The unmanned devices will be used for multiple purposes in Memphis, said Scott Brockman, president of Memphis-Shelby County Airport Authority. Among them will be to inspect hard-to-reach infrastructure and to inspect runways to ensure they are clear of debris. Memphis International is the hub for operations by FedEx, which is a partner in the program.
FedEx, units of General Electric and Intel are participating in a team led by the Memphis airport that proposes flying beyond line of sight, at night and over people.
They will deliver small aircraft parts in a designated area of the airport, inspect aircraft and provide emergency response, according to an airport statement.
In Virginia, drones operated by Alphabet’s Project Wing will be used to deliver goods to various communities and then researchers will get feedback from local residents.

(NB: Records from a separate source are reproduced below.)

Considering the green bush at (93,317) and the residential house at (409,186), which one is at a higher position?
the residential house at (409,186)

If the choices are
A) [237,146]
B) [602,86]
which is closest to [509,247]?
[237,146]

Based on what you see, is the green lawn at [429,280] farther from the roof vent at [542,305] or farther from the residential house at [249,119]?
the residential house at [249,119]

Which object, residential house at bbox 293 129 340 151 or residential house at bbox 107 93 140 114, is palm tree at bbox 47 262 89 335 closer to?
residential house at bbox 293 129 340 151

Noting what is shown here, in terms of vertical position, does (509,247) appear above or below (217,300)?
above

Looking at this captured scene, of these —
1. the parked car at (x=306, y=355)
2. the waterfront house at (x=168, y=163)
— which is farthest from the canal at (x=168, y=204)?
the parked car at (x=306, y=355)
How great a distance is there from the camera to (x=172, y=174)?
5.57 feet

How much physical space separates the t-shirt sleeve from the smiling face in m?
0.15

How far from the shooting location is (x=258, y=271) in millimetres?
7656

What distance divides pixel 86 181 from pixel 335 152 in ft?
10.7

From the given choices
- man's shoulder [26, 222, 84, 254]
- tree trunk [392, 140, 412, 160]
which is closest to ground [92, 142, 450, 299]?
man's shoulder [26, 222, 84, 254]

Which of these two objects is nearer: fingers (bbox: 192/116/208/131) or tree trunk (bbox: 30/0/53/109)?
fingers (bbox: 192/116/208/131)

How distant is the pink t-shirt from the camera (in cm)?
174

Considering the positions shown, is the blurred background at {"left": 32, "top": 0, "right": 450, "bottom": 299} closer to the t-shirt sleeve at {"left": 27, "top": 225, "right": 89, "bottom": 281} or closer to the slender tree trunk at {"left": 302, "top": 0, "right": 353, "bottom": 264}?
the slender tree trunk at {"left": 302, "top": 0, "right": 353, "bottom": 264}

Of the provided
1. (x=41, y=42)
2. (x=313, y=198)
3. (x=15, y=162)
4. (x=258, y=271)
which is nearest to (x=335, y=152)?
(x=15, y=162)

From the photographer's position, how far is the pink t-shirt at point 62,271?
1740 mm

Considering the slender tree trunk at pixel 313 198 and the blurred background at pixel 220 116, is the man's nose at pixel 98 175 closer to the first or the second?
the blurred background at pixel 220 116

The data can be used to help develop regulations allowing widespread and routine deliveries sometime in the future.
Uber is working with San Diego, which wants to create drone landing stations and ports, according to a fact sheet released by DOT. Uber has announced plans to fly people on battery-powered taxis, though the development and approvals are still years away and there’s no mention of attempting such operations under the current program.
“There’s a lot of excitement,” said Lisa Ellman, a partner in the Washington, D.C., office of the law firm Hogan Lovells who represents companies in the industry. “I do think it’s a big step forward.”
AirMap, which offers a drone tracking service akin to an air-traffic control system, is a partner in six of the winning programs. The company thinks the tests are an important step for helping the industry overcome public unease about privacy and nuisance issues raised by the growth of small drones, said William Goodwin, AirMap’s general counsel.
“By tackling these challenges head on, I think we’re going to get to better paradigms for how drones can operate around people — and make money in the process,” Goodwin said.
Ellman and others cautioned that the program was just a first step and the U.S. regulator, the Federal Aviation Administration, still has to approve individual test plans. So far, regulations don’t permit flights over people or over long distances, and the agency has been cautious about approving waivers to allow such operations.
While the Transportation Department approvals were limited to 10 new test programs, the government plans to dramatically expand similar demonstrations, Earl Lawrence, the director of the agency’s drone integration office, told senators at a hearing Tuesday.
“A large number of the projects and activities proposed by applicants could go forward under the FAA’s existing rules, including with waivers where appropriate,” Lawrence said.
The integration program, announced last October, is designed to allow state, local and tribal governments to test more complex types of flights than are allowed under current regulations.
Data will be used by the FAA to help expand drone flights and also to test how to balance national versus local government interests in the emerging industry.
Under current regulations, small drones must fly within 400 feet of the ground, operate during the day and stay within sight of their operators. While the FAA has gradually begun approving waivers allowing night flights and other expanded operations, the industry wants to operate longer range flights for agriculture, inspections and deliveries.
Many of the programs include plans to fly on longer-range operations outside of the view of a drone’s ground operator.
So-called beyond-visible-line-of-sight flights offer some of the greatest potential for commercial operations, but are also among the most difficult technically to ensure they don’t strike other aircraft or veer off course.
The FAA also has sent two proposed regulations for expanding drone flight to the White House for review, Chao said. The agency has said it hopes the proposed rules, laying out safety provisions when drones are flying above people and a requirement for them to transmit their identification, would be issued this year.